Please pull out the rows below verbatim, starting at the line containing "Which has a" and ending at the last line of the rows, both ends included.

Record excerpts:
____

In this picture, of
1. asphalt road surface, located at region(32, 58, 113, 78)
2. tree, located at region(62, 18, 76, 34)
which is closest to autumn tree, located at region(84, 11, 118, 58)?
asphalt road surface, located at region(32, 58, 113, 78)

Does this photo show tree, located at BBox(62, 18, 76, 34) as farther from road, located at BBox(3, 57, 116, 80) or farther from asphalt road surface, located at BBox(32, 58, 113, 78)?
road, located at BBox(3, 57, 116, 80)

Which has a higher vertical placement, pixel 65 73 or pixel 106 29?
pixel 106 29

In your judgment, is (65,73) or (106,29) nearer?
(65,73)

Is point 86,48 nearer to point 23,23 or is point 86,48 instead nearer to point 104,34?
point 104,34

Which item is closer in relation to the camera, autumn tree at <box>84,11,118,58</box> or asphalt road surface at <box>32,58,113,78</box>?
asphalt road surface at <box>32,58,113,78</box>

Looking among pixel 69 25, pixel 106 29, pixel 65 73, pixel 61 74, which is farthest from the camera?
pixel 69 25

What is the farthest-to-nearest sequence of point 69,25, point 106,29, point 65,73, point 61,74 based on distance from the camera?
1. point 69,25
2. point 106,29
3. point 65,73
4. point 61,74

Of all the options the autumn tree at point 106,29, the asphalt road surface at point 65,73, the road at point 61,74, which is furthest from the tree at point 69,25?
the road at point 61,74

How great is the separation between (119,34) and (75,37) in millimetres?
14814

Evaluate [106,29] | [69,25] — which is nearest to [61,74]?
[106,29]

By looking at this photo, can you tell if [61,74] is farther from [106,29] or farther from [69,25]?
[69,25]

____

Right answer:
Which has a higher vertical placement, pixel 65 73 or pixel 106 29?
pixel 106 29

In your judgment, is (65,73) or (106,29) nearer?
(65,73)

Is point 86,48 nearer to point 23,23 or is point 86,48 instead nearer to point 104,34?
point 104,34

Which item is closer in relation to the camera, autumn tree at <box>84,11,118,58</box> or asphalt road surface at <box>32,58,113,78</box>?
asphalt road surface at <box>32,58,113,78</box>

Looking among pixel 69 25, pixel 106 29, pixel 65 73, pixel 61 74, which is farthest from the camera?
pixel 69 25

What is the farthest-to-nearest sequence of point 69,25, point 106,29, point 65,73, point 61,74 based on distance from the camera?
1. point 69,25
2. point 106,29
3. point 65,73
4. point 61,74

Of all the options the autumn tree at point 106,29, the asphalt road surface at point 65,73, the road at point 61,74, which is furthest from the tree at point 69,25?
the road at point 61,74

How great is the separation between (119,34) and (75,37) in millimetres?
14814

Evaluate [106,29] | [69,25] — which is nearest to [61,74]?
[106,29]

By looking at this photo, can you tell if [61,74] is farther from [106,29] or farther from [69,25]?
[69,25]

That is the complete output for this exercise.